> **WHAT TO PRODUCE**:
Drop every picture, then repeat the records exactly.

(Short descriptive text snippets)
-- Opening Marker --

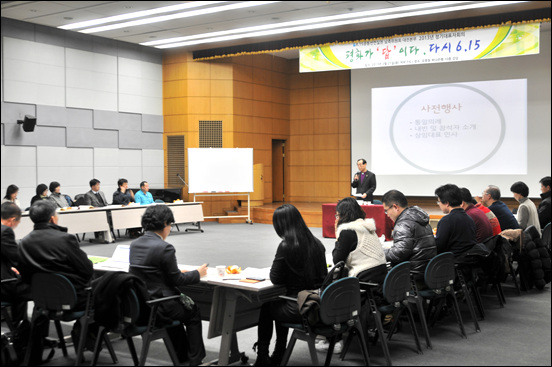 6.15공동선언실천 남측위원회 대전본부는 2월 21일 오류동 하나은행 10층 강당에서 2013년 정기대표자회의를 개최했다.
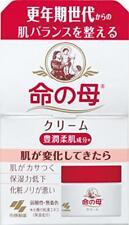 Kobayashi INOCHI NO HAHA Mother cream 40g From Japan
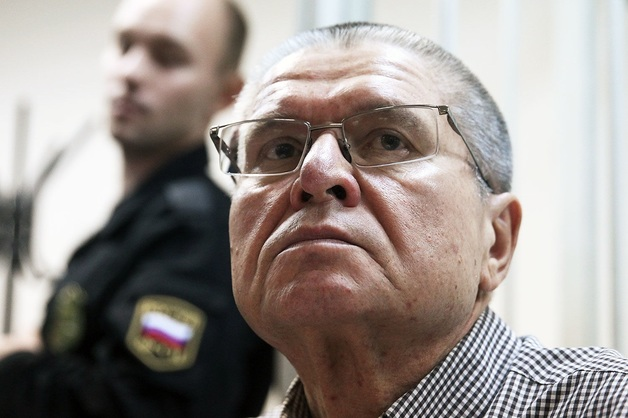 Улюкаев перешел из защиты в нападение
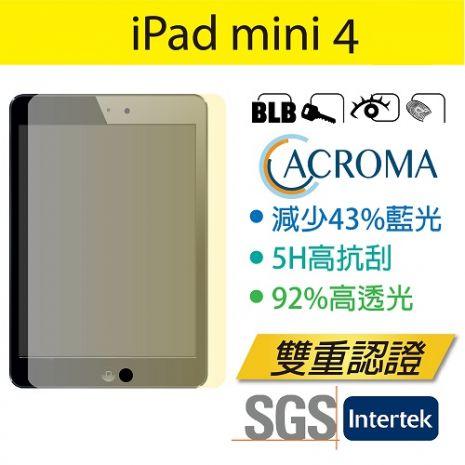 Acroma 濾藍光5H抗刮保護貼 iPad mini 4 專用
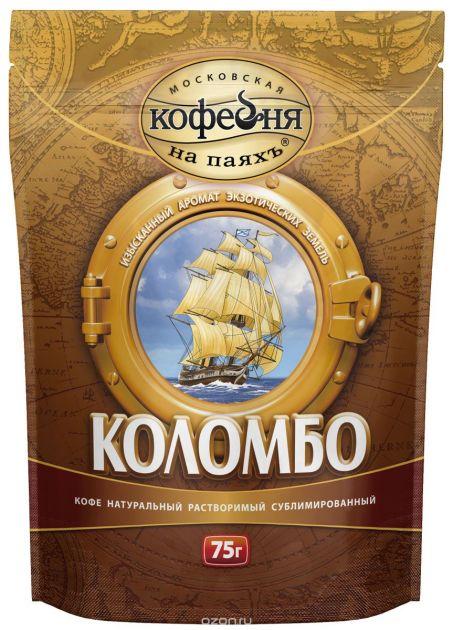 Кофе Коломбо субл. пакет 75г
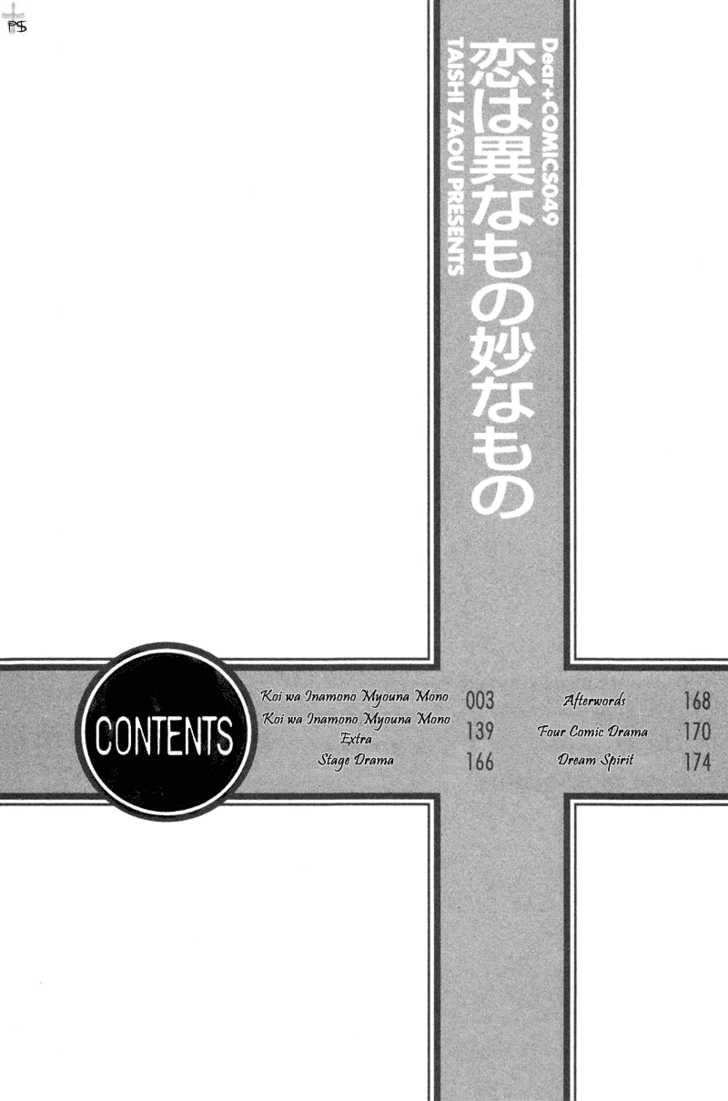 Koiha Ina Mono Mouna Mono 1 Page 1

-- Closing Marker --

> **ANSWER SECTION**:
 6.15공동선언실천 남측위원회 대전본부는 2월 21일 오류동 하나은행 10층 강당에서 2013년 정기대표자회의를 개최했다.
 Kobayashi INOCHI NO HAHA Mother cream 40g From Japan
 Улюкаев перешел из защиты в нападение
 Acroma 濾藍光5H抗刮保護貼 iPad mini 4 專用
 Кофе Коломбо субл. пакет 75г
 Koiha Ina Mono Mouna Mono 1 Page 1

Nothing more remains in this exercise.